La taiwanaise • Anne Jeannot

lundi 8 février 2010

 




Pour la troisième fois en un quart d'heure, j'invoque le dieu des machines à coudre taiwanaises vendues par correspondance, la mienne pour l'instant a décidé de transformer le fil de canette en filet de pêche après la tempête et ne cesse de rompre brutalement le fil du haut, bien que j'aie scrupuleusement respecté les méandres sinueux et pervers de passage du fil

Pour finir, j'ai réussi à coudre une demie jambe de jean, d'un côté ça a l'air normal par contre à l'envers cela ressemble à une permanente trop bouclée.

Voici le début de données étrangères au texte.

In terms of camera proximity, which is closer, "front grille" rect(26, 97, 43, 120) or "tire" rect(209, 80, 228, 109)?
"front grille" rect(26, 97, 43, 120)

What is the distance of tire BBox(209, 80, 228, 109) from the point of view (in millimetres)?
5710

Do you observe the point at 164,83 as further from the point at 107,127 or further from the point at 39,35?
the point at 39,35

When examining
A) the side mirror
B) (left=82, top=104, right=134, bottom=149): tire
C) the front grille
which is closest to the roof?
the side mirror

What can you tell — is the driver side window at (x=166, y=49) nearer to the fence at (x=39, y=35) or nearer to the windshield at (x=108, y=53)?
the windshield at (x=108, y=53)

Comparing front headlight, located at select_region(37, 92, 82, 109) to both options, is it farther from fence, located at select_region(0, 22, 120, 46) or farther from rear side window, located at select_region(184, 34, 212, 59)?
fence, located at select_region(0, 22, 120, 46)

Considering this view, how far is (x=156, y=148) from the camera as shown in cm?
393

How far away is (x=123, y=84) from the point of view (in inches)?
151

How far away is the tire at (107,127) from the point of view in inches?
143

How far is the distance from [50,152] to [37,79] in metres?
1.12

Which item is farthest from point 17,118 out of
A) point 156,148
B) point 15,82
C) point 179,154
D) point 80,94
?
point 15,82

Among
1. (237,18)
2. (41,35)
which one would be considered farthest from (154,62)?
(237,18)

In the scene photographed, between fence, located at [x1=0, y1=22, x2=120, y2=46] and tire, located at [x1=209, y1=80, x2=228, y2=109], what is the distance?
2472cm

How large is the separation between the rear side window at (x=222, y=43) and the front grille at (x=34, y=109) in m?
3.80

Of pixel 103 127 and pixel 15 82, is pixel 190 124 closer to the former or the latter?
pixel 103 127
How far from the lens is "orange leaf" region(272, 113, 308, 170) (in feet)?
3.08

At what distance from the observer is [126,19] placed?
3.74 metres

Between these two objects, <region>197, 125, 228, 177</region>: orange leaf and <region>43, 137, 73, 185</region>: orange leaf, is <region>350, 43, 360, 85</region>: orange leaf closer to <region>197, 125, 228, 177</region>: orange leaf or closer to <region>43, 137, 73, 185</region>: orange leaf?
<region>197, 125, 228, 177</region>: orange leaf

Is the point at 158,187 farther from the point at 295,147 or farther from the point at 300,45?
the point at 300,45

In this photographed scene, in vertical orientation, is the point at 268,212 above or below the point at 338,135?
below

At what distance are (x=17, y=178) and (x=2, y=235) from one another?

J'ai utilisé environ dix kilomètres de fil pour une couture de quatre vingt centimètres, rempli trois canettes qui ont une fâcheuse tendance à être coniques, ce qui n'est ni orthodoxe ni très efficace.

Depuis six mois je découvre les richesses de l'oisiveté.

Dans un élan de retour à la nature, j'ai tenté l'aventure du pain maison et malgré le respect absolu du mode d'emploi, j'ai réussi un très joli parpaing assez peu parfumé, puis j'ai tenté la marmelade d'orange non épluchée, la mienne avait la peau dure et épaisse, résultat une confiture à couper au couteau

Après ces essais culinaires je me suis lancée dans les ouvrages de dame.

Le tricot, j'ai abandonné très vite, faute d'avoir su compter et sauter les mailles indispensables pour les diminutions.

Donc je me suis contentée de carrés échantillons de dix centimètres sur dix qui regroupés forment un patchwork informe et irrégulier, inutilisable, même la chatte n'en voulu pas comme coussin, il me restait le crochet mais là encore je me suis trouvé confrontée à une difficulté incontournable, comment démarrer en escargot, avec pour objectif de réaliser un objet tricoté identifiable et pratique comme un bonnet, la lecture d'un ouvrage spécialisé m'étant apparue plus ardue que celle d'un ouvrage hébraïque.

Une fois encore entre la velléité et la réalité la distance était considérable.

Je fis l'économie de l'essai de broderie, angoissée par avance par la minutie nécessaire à ce type d'exercice et ne voulant pas m'abaisser à remplir au point de croix un motif pré-dessiné.

Armée de ma bonne volonté et de mon ignorance, je me suis alors gaiement lancée dans le jardinage à grande échelle : 2 plate-bandes au moins un mètre cinquante sur trois !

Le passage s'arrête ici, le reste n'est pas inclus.